OPEC worsens its forecasts of global demand for "black gold" for the second time since the beginning of autumn. In its September report, the estimate was reduced by 0.4 million bpd for the current and next year. OPEC stated in the report that commercial crude oil inventories in the world have increased by more than one billion barrels since January, while the process of accumulating excessive fuel continued, despite the deal to reduce production. The increase in inventories is taking place against a lower demand and a disparate decline in oil production, the report notes. So, for the three quarters of 2020, oil demand fell by 10.7 million bpd year-on-year, while oil supply decreased by 5.4 million bpd only. Meanwhile, in September, the OECD countries inventories decreased by 15.3 million barrels, to 3.179 billion barrels. At this level, they remained 212 million barrels above the five-year average. It is obvious that the market situation requires vigilance and constant careful monitoring to prevent the growth of uncertainty in the future. But the oil market is alive, and even trying to grow.

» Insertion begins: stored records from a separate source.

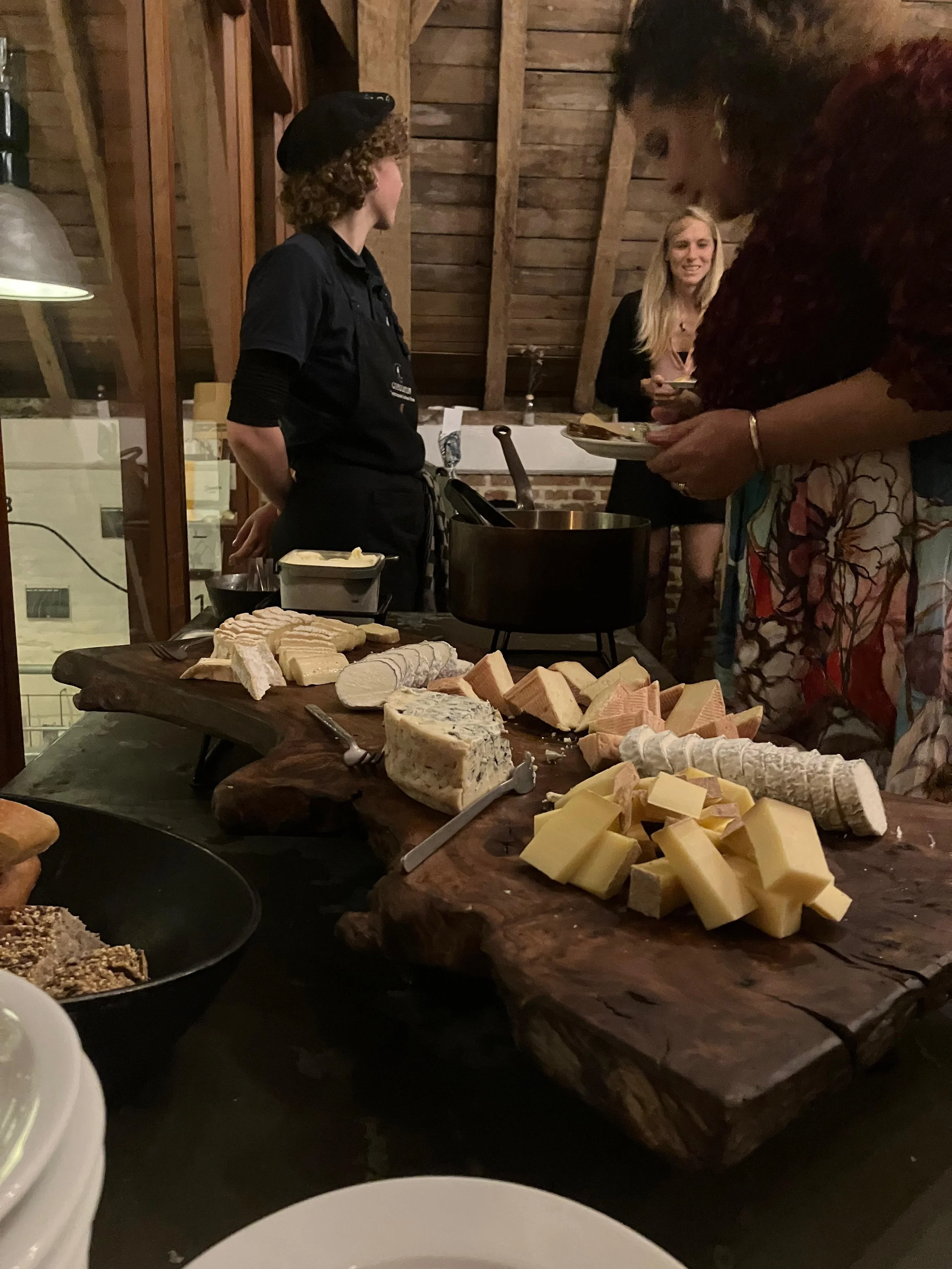 Cheese display on a rustic wooden board at a cheese tasting event, with guests in the background. At Spaans Huis Tervuren.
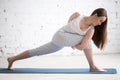 Profile portrait of young woman doing Revolved Side Angle Pose Royalty Free Stock Photo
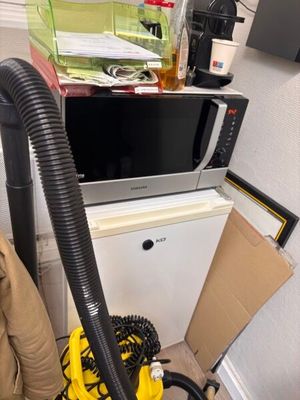a yellow vacuum cleaner sitting on top of a kitchen counter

Below is a picture describing the way OPEC estimates the further dynamics of oil demand by the world’s regions, and year by year until 2045. In the developed OECD countries, according to these estimates, demand is expected to decline gradually, rather than increase. The reason is not only a short-term pandemic horizon, but also some longer-term factors that could come into play, including green technology distribution and renewable energy sources. OPEC focuses on comparable growth in demand in China, India and other regions of Eurasia.
It turns out that by 2030, the total world demand is expected to recover only up to the intermediary level of 97.7 million bpd, which still would be 2 million bpd lower than it was at its peak before the pandemic. OPEC expects a repeat of that peak near 99.3 million bpd only by 2035. Based on these estimates, a very gradual, but not too rapid recovery in oil prices may be expected by the markets too. This could follow a long and winding road, which could attempt to reach some higher points to consolidate by the middle of next year at equilibrium levels, probably somewhere between $50 and $55 per barrel. But this could happen if there are no extraordinary severe surprises in a style of 2020.